More refinements

ByteMeDirk · ByteMeDirk · commit 09804f0b5101 · 2021-12-01T15:38:39.000+02:00
diff --git a/.github/workflows/docker-publish.yml b/.github/workflows/docker-publish.yml
@@ -1,4 +1,4 @@
-name: Publish Docker image
+name: Publish Docker Image
 
 on:
   release:
diff --git a/Dockerfile b/Dockerfile
@@ -4,18 +4,18 @@ ENV SPARK_VERSION=3.1.2
 ENV HADOOP_VERSION=2.7
 ENV JAVA_HOME /usr/lib/jvm/java-8-openjdk-amd64/
 
+WORKDIR /app
+
 COPY requirements.txt .
 RUN apt-get update \
     && apt-get install -y python3 python3-pip wget software-properties-common openjdk-8-jdk \
     && export JAVA_HOME \
     && pip3 install --upgrade pip \
-    && pip3 install  -r requirements.txt \
+    && pip3 install --no-cache -r requirements.txt \
     && wget --no-verbose http://apache.mirror.iphh.net/spark/spark-${SPARK_VERSION}/spark-${SPARK_VERSION}-bin-hadoop${HADOOP_VERSION}.tgz \
     && tar -xvzf spark-${SPARK_VERSION}-bin-hadoop${HADOOP_VERSION}.tgz \
     && mv spark-${SPARK_VERSION}-bin-hadoop${HADOOP_VERSION} spark \
     && rm spark-${SPARK_VERSION}-bin-hadoop${HADOOP_VERSION}.tgz \
     && apt-get remove -y curl bzip2  \
     && apt-get autoremove -y  \
     && apt-get clean
-
-ENTRYPOINT ["spark-submit"]
diff --git a/README.md b/README.md
@@ -2,5 +2,32 @@
 A single node PySpark3 docker container based on OpenJDK.
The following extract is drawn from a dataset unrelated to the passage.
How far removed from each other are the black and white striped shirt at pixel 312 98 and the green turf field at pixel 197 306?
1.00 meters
 Using Python 3, PySpark 3.0.3 with Spark 3.1.2 and Hadoop 2.7.
 
+The image is set up to allow for any extensive Python3 with Spark development for 
+testing, local development and pipelines. 
+
 [![](https://img.shields.io/docker/image-size/dirkscgm/pyspark3/latest)](https://hub.docker.com/r/dirkscgm/pyspark3) 
 [![](https://img.shields.io/docker/v/dirkscgm/pyspark3?sort=semver)](https://hub.docker.com/r/dirkscgm/pyspark) 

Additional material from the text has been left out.